BAE Systems to continue upgrading and maintaining long-range early warning missile defense radar

May 12, 2017
PETERSON AFB, Colo. – Radar experts at BAE Systems will continue maintaining, upgrading, and operating a global distributed radar network that provides missile defense and early warning of enemy ballistic missile launches and potential threats in space.
PETERSON AFB, Colo. – Radar experts at BAE Systems will continue maintaining, upgrading, and operating a global distributed radar network that provides missile defense and early warning of enemy ballistic missile launches and potential threats in space.

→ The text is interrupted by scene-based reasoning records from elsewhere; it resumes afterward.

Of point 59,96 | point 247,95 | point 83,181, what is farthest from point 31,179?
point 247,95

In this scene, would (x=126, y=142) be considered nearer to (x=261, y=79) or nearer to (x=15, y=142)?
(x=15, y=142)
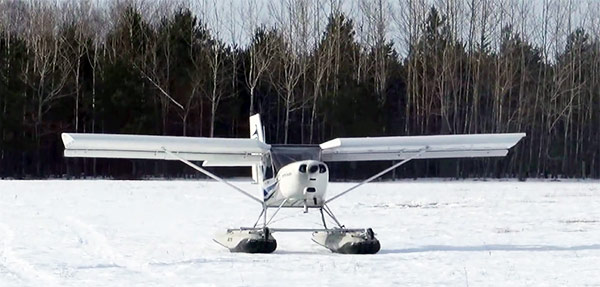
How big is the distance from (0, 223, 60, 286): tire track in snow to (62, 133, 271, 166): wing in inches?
73.6

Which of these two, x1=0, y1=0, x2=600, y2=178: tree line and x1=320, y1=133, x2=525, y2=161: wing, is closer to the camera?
x1=320, y1=133, x2=525, y2=161: wing

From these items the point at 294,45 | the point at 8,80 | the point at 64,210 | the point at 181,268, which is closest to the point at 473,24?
the point at 294,45

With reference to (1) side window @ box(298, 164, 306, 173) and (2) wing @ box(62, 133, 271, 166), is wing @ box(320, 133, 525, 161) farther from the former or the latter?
(1) side window @ box(298, 164, 306, 173)

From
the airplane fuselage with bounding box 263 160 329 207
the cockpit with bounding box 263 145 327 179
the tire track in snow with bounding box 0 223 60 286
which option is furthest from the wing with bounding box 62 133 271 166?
the tire track in snow with bounding box 0 223 60 286

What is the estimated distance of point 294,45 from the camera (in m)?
52.6

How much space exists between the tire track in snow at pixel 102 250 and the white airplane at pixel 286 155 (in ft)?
4.69

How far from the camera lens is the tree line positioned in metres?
47.1

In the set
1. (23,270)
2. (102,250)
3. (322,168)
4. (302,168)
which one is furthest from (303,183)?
(23,270)

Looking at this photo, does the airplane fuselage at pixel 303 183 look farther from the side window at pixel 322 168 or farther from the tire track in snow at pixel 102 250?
the tire track in snow at pixel 102 250

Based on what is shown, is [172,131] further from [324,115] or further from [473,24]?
[473,24]

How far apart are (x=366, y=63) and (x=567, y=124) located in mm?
12123

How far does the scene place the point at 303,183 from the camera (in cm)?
1357

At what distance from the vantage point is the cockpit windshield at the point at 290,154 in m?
14.5

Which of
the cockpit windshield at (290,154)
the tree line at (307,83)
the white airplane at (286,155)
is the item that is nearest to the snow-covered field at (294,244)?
the white airplane at (286,155)
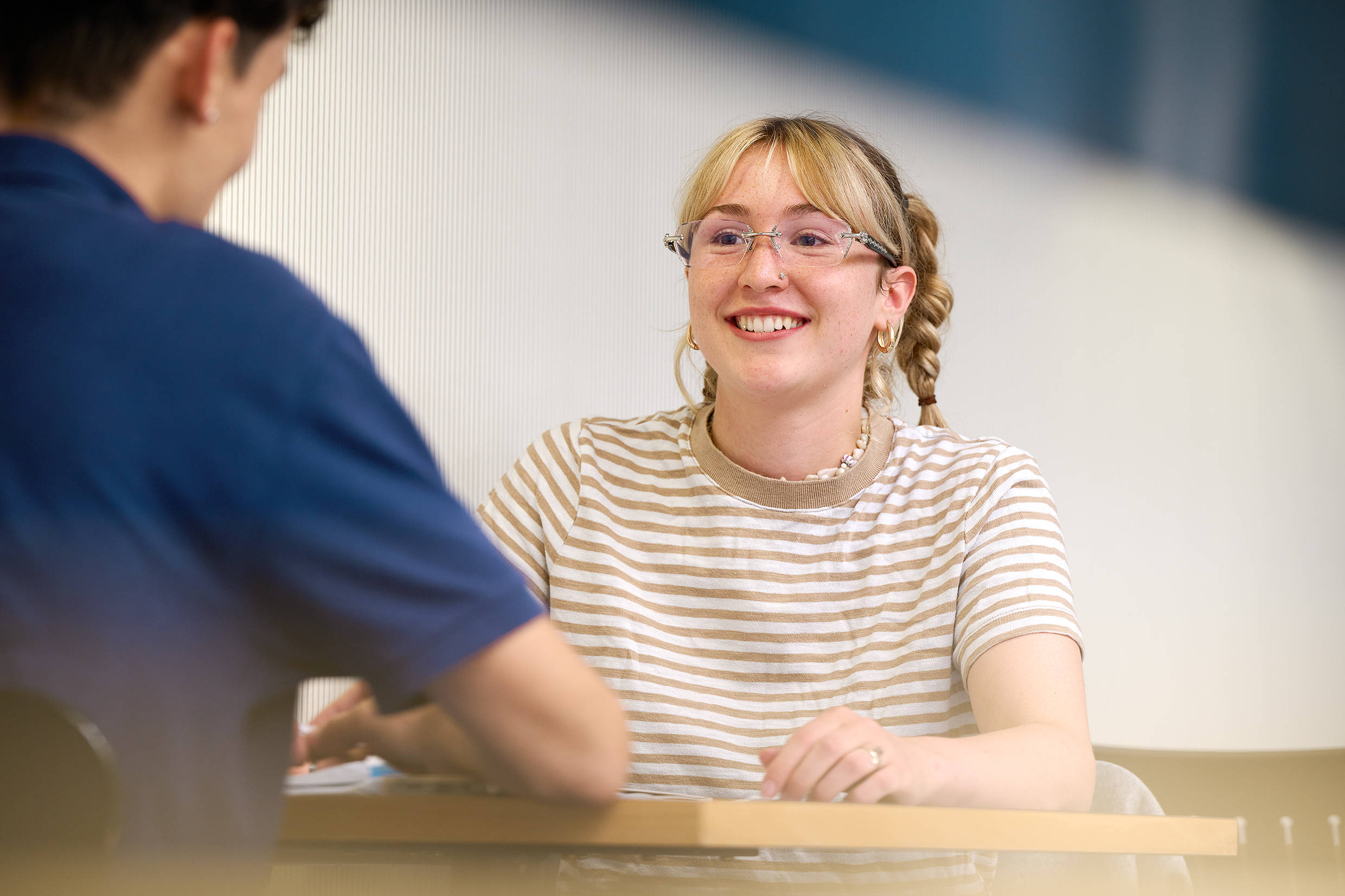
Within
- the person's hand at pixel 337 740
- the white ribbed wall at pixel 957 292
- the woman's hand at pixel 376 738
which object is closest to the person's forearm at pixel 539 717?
the woman's hand at pixel 376 738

Officials of the U.S. Air Force 21st Contracting Squadron at Peterson Air Force Base, Colo., announced a $48.5 million contract modification Wednesday to the BAE Systems Technology Solutions & Services segment in Rockville, Md., to manage, operate, maintain and logistically support the Solid State Phased Array Radar Systems (SSPARS).

These radar systems -- once referred to as the Phased Array Warning System (PAVE PAWS) and the Ballistic Missile Early Warning System (BMEWS) -- consist of radar, computer, and communications system for missile warning and space surveillance.

SSPARS sites are located at five separate locations: Beale Air Force Base, Calif.; Cape Cod, Air Force Station, Mass.; Clear Air Force Station, Alaska; Royal Air Force Station Fylingdales, England; and Thule Air Base, Greenland.

Related: Air Force eyes upgrades to PAVE PAWS, BMEWS, and PARCS ballistic missile warning radar

BAE Systems won a $49.6 million contract one year ago to maintain, upgrade, and operate the SSPARS through August of this year.

Air Force radar experts have been considering technology refresh for the front-end and remoting capabilities of those radar systems, which have received significant upgrades to their data- and signal-processing subsystems.

The SSPARS is a ground-based radar system that provides U.S. Strategic Command (USSTRATCOM) at Offutt Air Force Base near Omaha, Neb., with warning and attack-assessment information on all intercontinental ballistic missiles (ICBMs) launched throughout the world that might be headed for U.S. territory.

The system also helps warn USSTRATCOM and NATO authorities of submarine- and sea-launched ballistic missile (SLBM) attacks and provides data to help evaluate the severity of ballistic missile attacks.

Related: Air Force asks Exelis to EMP-harden long-range ballistic missile warning radar systems

A sister system -- the Perimeter Acquisition Radar Attack Characterization System (PARCS) is a large radar installation in North Dakota that provides ballistic missile warning and attack assessment, as well as space surveillance data to the North American Aerospace Defense Command (NORAD) Peterson Air Force Base, Colo., as well as to USSTRATCOM and regional combatant commanders.

On this contract modification BAE Systems will do the work at Beale Air Force Base; Cape Cod Air Force Station; Clear Air Force Station; Thule Air Base; and Royal Air Force Fylingdales, and will be finished by August 2018.